Magazines will deploy an entire bag of tricks to attract readers who normally wouldn’t be interested in buying their product. Getting people to subscribe usually involves pretty harmless marketing stuff like gift offers (SI’s football phone is the most famous and successful example), direct mail (send in your toaster warranty and suddenly Martha Stewart is sending you subscription offers), those annoying blow in cards (3 is the magic number and yes they always work) and the ridiculously low subscription price (if you see 12 issues for $10 they’re trying to pad the rate base).
Readers can be bought with football phones but they can’t be forced to buy your magazine at the checkout… or can they. The newsstand is actually where the real nefarious stuff happens. That’s because newsstand is the only metric anyone has to judge a magazine’s popularity (advertising sales isn’t a good indicator because you have no idea how much they discount the ad and how many are house ads).
I was reading a post by Craig Stolz (Web 2.Oh…really)–recently in Time Magazine’s top 25 blogs (here)–about newspaper websites using SEO trickery (worthless links to common words) to make their stories rank higher on google at the cost of degrading the user experience (here). Reminds me of the similar magazine practice where the cover will have fake numbers (chosen for how they look on the cover) to trick people into thinking there’s 234 tips or 55 great trips inside and then big cover lines will sell you on stories that turn out to be 1/3 page or worse–a sentence within a story. And then there’s all those lifeless packages (conceived to give you a number on the cover or a coverline), topical yet vapid front of book pieces and shiny products with hollow write-ups, all served up at the cost of user experience in hopes of attracting more newsstand buyers.

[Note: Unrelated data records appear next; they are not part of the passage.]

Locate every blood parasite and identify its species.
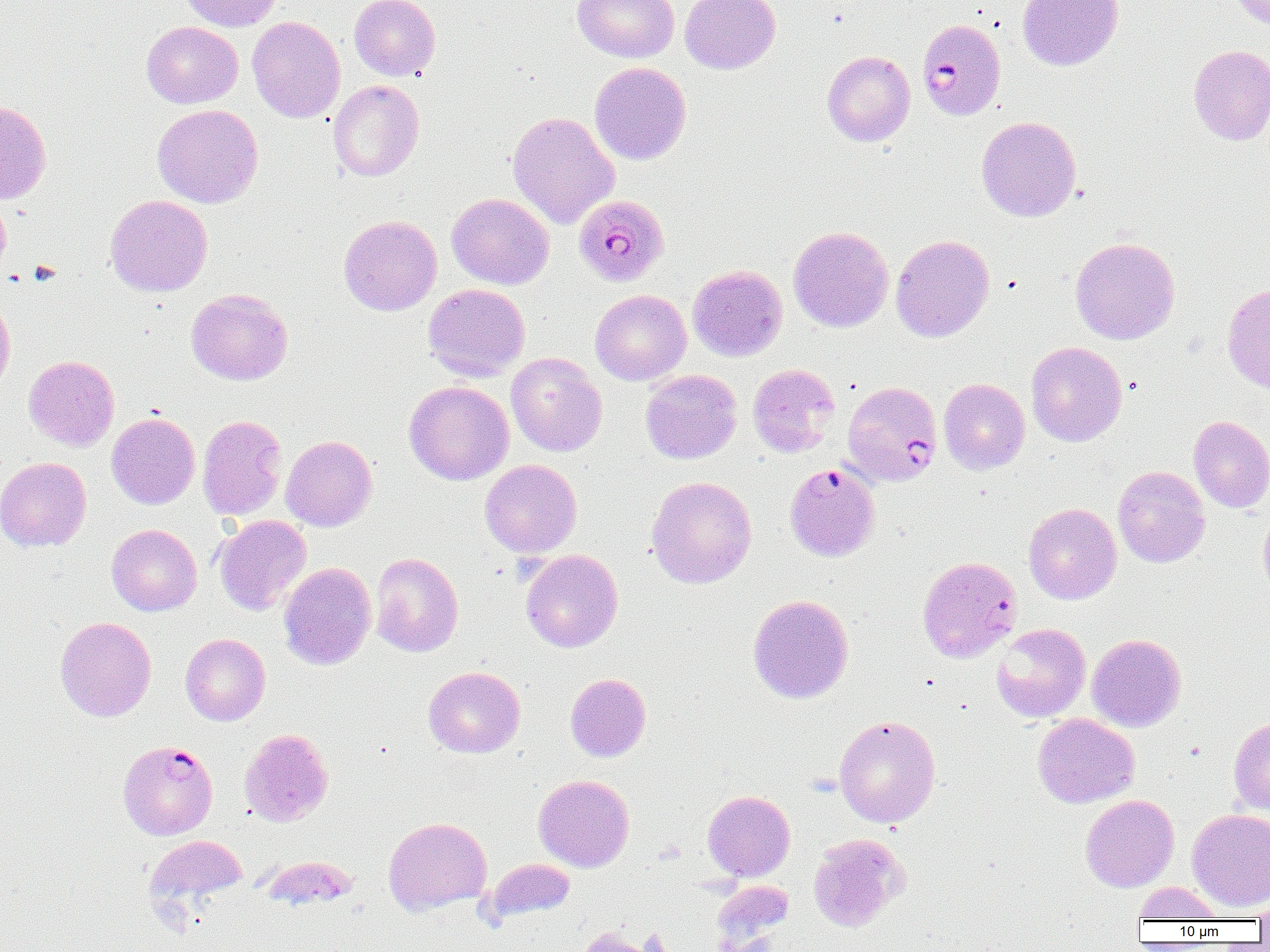
Approximate bounding boxes as [x1, y1, x2, y2] in pixels.
Plasmodium falciparum-infected red blood cells: [917, 19, 1006, 120], [574, 194, 669, 287], [842, 380, 943, 487], [784, 463, 880, 562], [917, 556, 1022, 662], [117, 740, 218, 840].
No Plasmodium ovale, Plasmodium malariae, Plasmodium vivax, Babesia divergens, or Trypanosoma brucei observed.

Summary:
  - Uninfected red blood cell locations: [180, 0, 281, 31], [349, 0, 440, 81], [572, 0, 679, 63], [680, 0, 781, 74], [1017, 0, 1123, 71], [1226, 0, 1270, 29], [247, 16, 345, 123], [141, 21, 243, 108], [1188, 45, 1270, 145], [822, 51, 915, 147], [590, 62, 691, 165], [328, 80, 424, 182], [0, 100, 52, 205], [152, 104, 263, 208], [508, 111, 619, 229], [976, 116, 1081, 222], [447, 192, 554, 289], [439, 193, 537, 381], [0, 194, 11, 280], [105, 194, 213, 297], [338, 215, 442, 316], [788, 226, 894, 332], [891, 234, 994, 342], [1070, 236, 1180, 345], [688, 265, 788, 362], [423, 283, 530, 382], [1222, 283, 1270, 395], [186, 288, 293, 385], [590, 289, 691, 386], [0, 294, 16, 402], [1026, 341, 1128, 447], [506, 352, 607, 456], [24, 355, 120, 451], [748, 364, 840, 457], [640, 369, 742, 464], [939, 378, 1030, 474], [404, 380, 514, 485], [106, 412, 200, 509], [198, 415, 287, 521], [1189, 415, 1270, 512], [281, 435, 377, 531], [0, 456, 91, 552], [480, 459, 582, 558], [1113, 466, 1210, 567], [646, 476, 757, 589], [1023, 503, 1122, 604], [1258, 506, 1270, 602], [214, 515, 312, 615], [106, 524, 202, 616], [521, 549, 623, 653], [370, 552, 463, 657], [278, 562, 376, 670], [747, 594, 854, 704], [55, 616, 156, 721], [991, 623, 1091, 722], [180, 633, 270, 726], [1087, 633, 1186, 731], [423, 666, 525, 758], [565, 673, 651, 761], [1032, 713, 1140, 808], [834, 714, 941, 828], [1229, 715, 1270, 816], [239, 728, 333, 826], [533, 774, 635, 872], [702, 790, 795, 881], [1080, 794, 1179, 892], [1187, 809, 1270, 911], [383, 817, 492, 914], [807, 834, 908, 932], [145, 835, 248, 912], [260, 855, 359, 911], [484, 858, 576, 925], [711, 879, 794, 950], [1132, 882, 1225, 921], [1251, 894, 1270, 925], [575, 925, 669, 952]
  - Slide-level diagnosis: Plasmodium falciparum
  - Magnification: 1000x
  - Image size: 1270×952 pixels
  - Field of view: single
  - Modality: optical microscopy
  - Preparation: thin blood smear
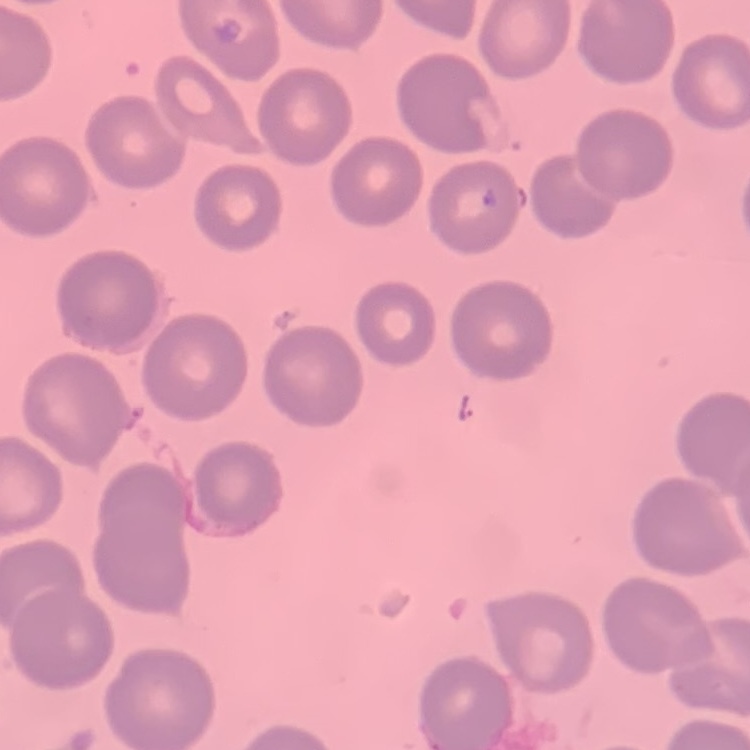 The red blood cells exhibit no rouleaux formation. One tile cut from a larger photomicrograph. Thin blood smear. Field's or Giemsa stain.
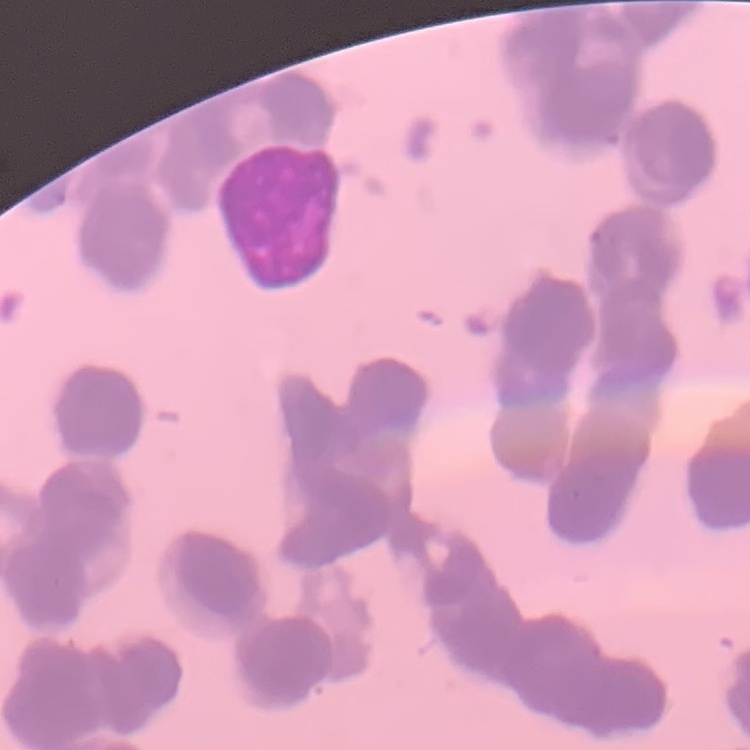 The red blood cells show rouleaux formation. One tile cut from a larger photomicrograph. Field's or Giemsa stain. Thin peripheral smear.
Locate every blood parasite and identify its species.
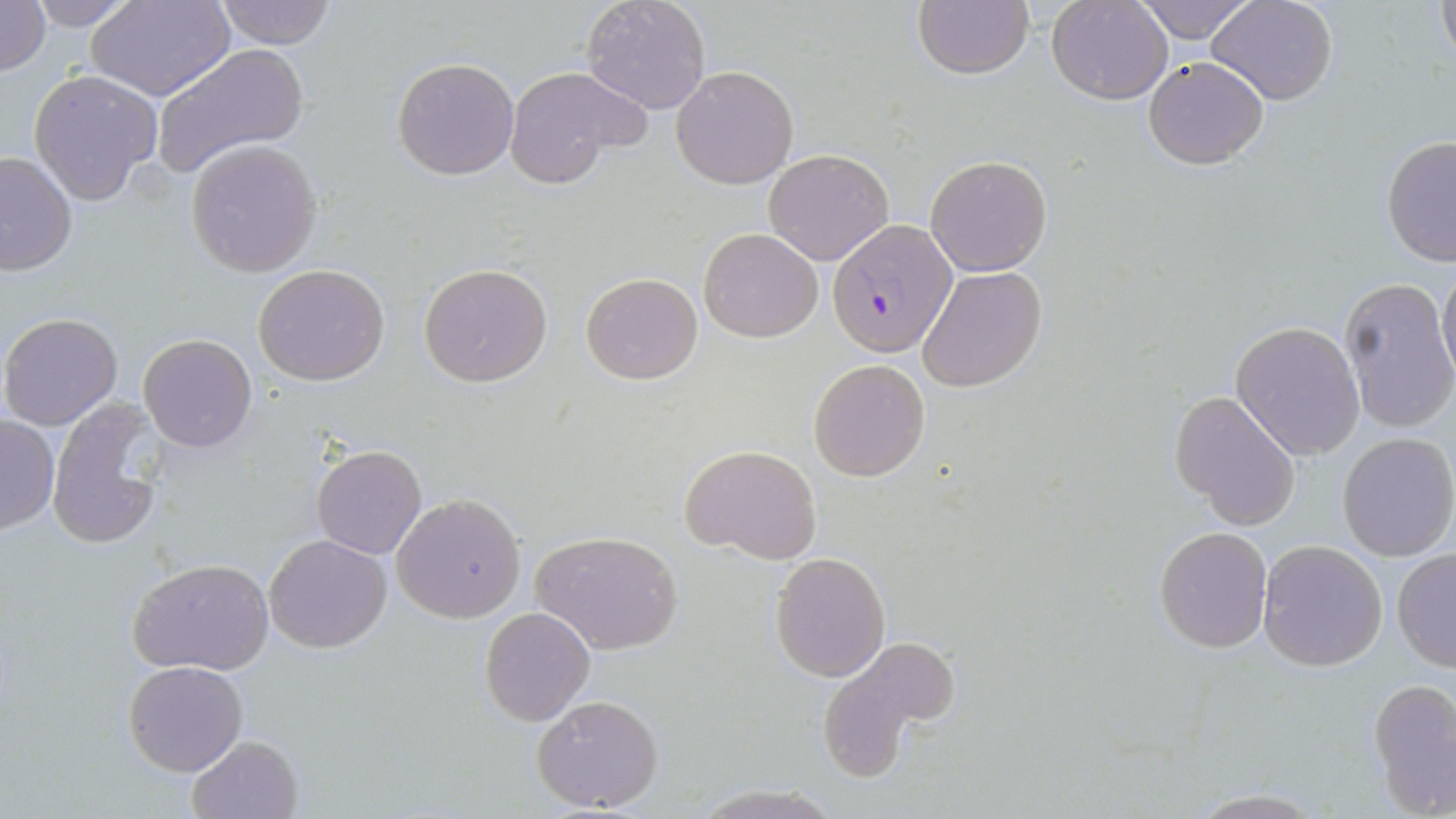

Approximate bounding boxes as (x1, y1, x2, y2) in pixels.
Plasmodium falciparum-infected red blood cells: (827, 219, 957, 356).
No Plasmodium ovale, Plasmodium malariae, Plasmodium vivax, Babesia divergens, or Trypanosoma brucei observed.

slide-level diagnosis = Plasmodium falciparum
image size = 1456×819 pixels
modality = light microscopy
uninfected red blood cell locations = approximate bounding boxes as (x1, y1, x2, y2) in pixels: (0, 0, 50, 78), (25, 0, 140, 29), (211, 0, 337, 49), (581, 0, 712, 115), (912, 0, 1035, 80), (1047, 0, 1172, 104), (1132, 0, 1257, 44), (1208, 0, 1338, 106), (1434, 0, 1455, 69), (88, 1, 234, 101), (149, 43, 308, 179), (1144, 55, 1269, 168), (392, 57, 519, 180), (503, 65, 648, 190), (671, 65, 800, 189), (28, 70, 164, 204), (1380, 135, 1456, 269), (186, 141, 322, 277), (764, 148, 893, 265), (0, 149, 77, 275), (924, 154, 1052, 275), (699, 227, 824, 342), (418, 262, 552, 389), (1438, 262, 1456, 384), (253, 263, 391, 386), (918, 266, 1045, 394), (581, 272, 702, 385), (1340, 278, 1456, 433), (0, 312, 123, 430), (1231, 321, 1365, 460), (138, 334, 257, 452), (808, 359, 929, 481), (1169, 392, 1302, 530), (47, 396, 174, 551), (0, 415, 58, 534), (1336, 433, 1456, 559), (682, 443, 823, 565), (311, 444, 427, 559), (392, 493, 526, 622), (1154, 527, 1271, 652), (531, 531, 683, 655), (262, 533, 393, 653), (1258, 541, 1387, 670), (1391, 550, 1456, 672), (770, 552, 890, 681), (128, 558, 274, 677), (480, 607, 596, 727), (814, 636, 959, 779), (123, 659, 247, 776), (1368, 678, 1456, 816), (531, 693, 664, 813), (186, 735, 305, 819), (1187, 790, 1328, 817)
field of view = single
stain = May-Grünwald-Giemsa
magnification = 1000x
preparation = thin blood smear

Of course the worst example of this bait and switch technique is the cover image. A subject chosen for their ability to hit it big on the newsstand accompanied by a perfunctory story on the inside. This has nothing to do with your mission as a magazine.
That’s why I love Esquire for owning up to it on the cover this month with a picture of Jessica Simpson and the coverline “We shot this image to catch your eye so you will pick up this issue and immerse yourself in the most gripping story you will read this year.” Bravo.